* WHAT YOU SHOULD DO
Begin at the line with "Classical dendritic cells (CD24+" and return each line through the final one of the listing below, exactly as written.
──────── EXTRACTED ENTRIES ────────
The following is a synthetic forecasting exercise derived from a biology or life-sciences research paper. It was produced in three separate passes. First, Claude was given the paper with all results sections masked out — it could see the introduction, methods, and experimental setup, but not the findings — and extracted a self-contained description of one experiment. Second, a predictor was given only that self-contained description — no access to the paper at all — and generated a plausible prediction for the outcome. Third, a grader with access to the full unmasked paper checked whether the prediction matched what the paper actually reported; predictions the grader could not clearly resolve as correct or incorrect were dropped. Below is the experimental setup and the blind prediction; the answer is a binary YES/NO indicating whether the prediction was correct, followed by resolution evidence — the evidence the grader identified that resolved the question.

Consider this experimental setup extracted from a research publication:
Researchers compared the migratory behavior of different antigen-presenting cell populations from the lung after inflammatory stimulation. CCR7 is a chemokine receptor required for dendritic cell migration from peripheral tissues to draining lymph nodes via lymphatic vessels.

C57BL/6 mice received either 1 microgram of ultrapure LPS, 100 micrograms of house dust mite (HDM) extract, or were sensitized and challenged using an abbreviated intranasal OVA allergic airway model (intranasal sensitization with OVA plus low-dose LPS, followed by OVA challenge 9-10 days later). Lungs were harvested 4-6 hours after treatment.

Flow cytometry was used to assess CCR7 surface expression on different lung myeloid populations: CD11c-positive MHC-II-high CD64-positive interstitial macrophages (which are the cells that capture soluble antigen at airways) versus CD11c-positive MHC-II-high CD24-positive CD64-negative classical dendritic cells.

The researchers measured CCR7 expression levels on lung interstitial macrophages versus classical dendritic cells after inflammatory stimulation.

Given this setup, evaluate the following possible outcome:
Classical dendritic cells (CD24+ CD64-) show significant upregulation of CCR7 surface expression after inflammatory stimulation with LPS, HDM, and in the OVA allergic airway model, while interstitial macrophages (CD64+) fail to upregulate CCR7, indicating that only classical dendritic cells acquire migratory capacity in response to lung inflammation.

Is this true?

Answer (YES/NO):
────────
* ANSWER SPACE
Classical dendritic cells (CD24+ CD64-) show significant upregulation of CCR7 surface expression after inflammatory stimulation with LPS, HDM, and in the OVA allergic airway model, while interstitial macrophages (CD64+) fail to upregulate CCR7, indicating that only classical dendritic cells acquire migratory capacity in response to lung inflammation.

Is this true?

Answer (YES/NO):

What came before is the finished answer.